# Siemens Starter und Drivemonitor



## wiede (1 März 2008)

Hallo!

Kann mir jemand erklären, weshalb Siemens für den Micromaster 2 Inbetriebnahmesoftwares anbietet und worin der Hauptunterschied liegt?

Ich hatte anfangs nur das Siemens Starter, hatte dieses auch schon in ein S7-Projekt eingebunden und einige Parameter eingegeben, bis mir ein Kollege gesagt hat, dass er den Drivemonitor bevorzugt, da er dort die Parameter auflisten lassen kann.

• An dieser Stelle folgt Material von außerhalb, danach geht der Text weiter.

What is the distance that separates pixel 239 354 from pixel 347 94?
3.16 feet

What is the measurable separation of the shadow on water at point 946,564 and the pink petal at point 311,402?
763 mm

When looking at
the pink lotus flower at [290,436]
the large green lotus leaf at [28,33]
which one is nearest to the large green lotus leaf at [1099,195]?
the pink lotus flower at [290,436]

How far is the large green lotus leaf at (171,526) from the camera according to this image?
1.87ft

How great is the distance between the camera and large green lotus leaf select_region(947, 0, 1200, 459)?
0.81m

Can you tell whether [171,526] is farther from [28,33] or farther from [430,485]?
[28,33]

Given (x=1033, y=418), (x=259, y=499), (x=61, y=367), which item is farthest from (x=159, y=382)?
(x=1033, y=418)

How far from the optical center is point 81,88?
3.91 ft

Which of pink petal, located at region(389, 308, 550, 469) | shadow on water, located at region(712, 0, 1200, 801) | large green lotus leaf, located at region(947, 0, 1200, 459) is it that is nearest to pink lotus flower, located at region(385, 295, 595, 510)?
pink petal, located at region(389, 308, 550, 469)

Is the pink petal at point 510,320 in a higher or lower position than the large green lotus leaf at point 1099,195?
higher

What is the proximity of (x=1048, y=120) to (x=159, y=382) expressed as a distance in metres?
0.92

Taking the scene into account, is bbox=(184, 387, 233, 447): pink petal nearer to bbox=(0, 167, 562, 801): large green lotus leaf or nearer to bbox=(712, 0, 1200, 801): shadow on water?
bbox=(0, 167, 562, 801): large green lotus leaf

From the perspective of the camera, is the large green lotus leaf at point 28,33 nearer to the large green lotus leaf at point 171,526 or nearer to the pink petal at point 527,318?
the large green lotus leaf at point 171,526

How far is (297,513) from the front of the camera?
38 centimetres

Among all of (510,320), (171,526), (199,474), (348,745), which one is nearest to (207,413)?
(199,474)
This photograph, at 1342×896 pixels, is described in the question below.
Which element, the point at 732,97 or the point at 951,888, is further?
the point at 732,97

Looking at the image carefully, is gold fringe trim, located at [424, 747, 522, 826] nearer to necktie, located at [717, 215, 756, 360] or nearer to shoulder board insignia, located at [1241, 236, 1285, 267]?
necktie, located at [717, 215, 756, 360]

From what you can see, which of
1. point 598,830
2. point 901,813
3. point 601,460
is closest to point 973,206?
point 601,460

Kann man denn die eingegebenen Parameter vom Starter irgendwie im Drivemonitor öffnen und weiterbearbeiten?

Wiede


----------



## MajorutyOfOne (1 März 2008)

wiede schrieb:


> Hallo!
> 
> Kann mir jemand erklären, weshalb Siemens für den Micromaster 2 Inbetriebnahmesoftwares anbietet und worin der Hauptunterschied liegt?
> 
> ...


 
Du kannst auch im Starter die Expertenliste aufrufen , da hast du die selbe Ansicht , wie im Drivemonitor . Ich glaube mit dem Drivemonitor kann man auch die ganzen Masterdrives , Simoreg und das andere Gedoens parametrieren , was mit dem Starter nicht geht .
Warum Siemens das so macht kann dir vielleicht der Maxi beantworten , der hat ja so gute Kontakte zu Siemens *ROFL*


----------



## wiede (1 März 2008)

Hallo!

Das mit dem Expertenmodus ist genau das was ich gesucht hatte. Wir wollen einen Ausdruck der Parameter für die Doku!

Wiede


----------



## Admin35 (19 März 2008)

Hallo!

Starter ist eigentlich gedacht zum schnellen Inbetriebnehmen und Parametrieren.
Drive Monitor ist auch geeignet um Trends aufzuzeichnen und mitschreiben...

Grüsse 
Admin35


----------



## moeins (25 März 2008)

Admin35 schrieb:


> Hallo!
> 
> Starter ist eigentlich gedacht zum schnellen Inbetriebnehmen und Parametrieren.
> Drive Monitor ist auch geeignet um Trends aufzuzeichnen und mitschreiben...
> ...


Das geht mit Starter aber auch. Dafür gibts die TRACE-Funktion. Hat man einen Verlauf mit der Trace-Funktion einmal aufgezeichnet, kann man mit einem Klick den Antrieb automatisch optimieren lassen.
Starter ist ein recht mächtiges Tool, mit dem wir auch unsere Sinamics  parametrieren.

BTW, leider hat Siemens mit S7T-Konfig ein zum Starter nicht kompatibles Tool erschaffen, mit dem man die Technologie-CPUs parametrieren muß.


----------



## ChristophD (28 März 2008)

Hi,

ist im S7T-Konfig nicht der Starter integriert?
Vielleicht nicht immer in der aktuellen Version, aber vorhanden ist er.

Gruß
Christoph


----------



## moeins (28 März 2008)

Ja, aber mit S7TKonfig kann man bei den Sinamics nur Firmwarestände bis 2.4  bearbeiten. Wir arbeiten mit 2.5  
Wahrscheinlich läufts auch nicht mit den neusten Micromaster-Firmwareständen 

Es ist ja die Firmenpolitik von Siemens, wenn man mit der Starter-Software nicht immer auf dem allerneusten Stand ist, kommt man überhaupt nicht mehr Online auf die Geräte. Zumindest sollte man ein paar Grundfunktionen ausführen/ansehen können...

Selbst die Siemens-Servicetechniker die ich kenne haben zwei Betriebsysteme auf dem Rechner, eines mit S7TKonfig und eines mit Starter


----------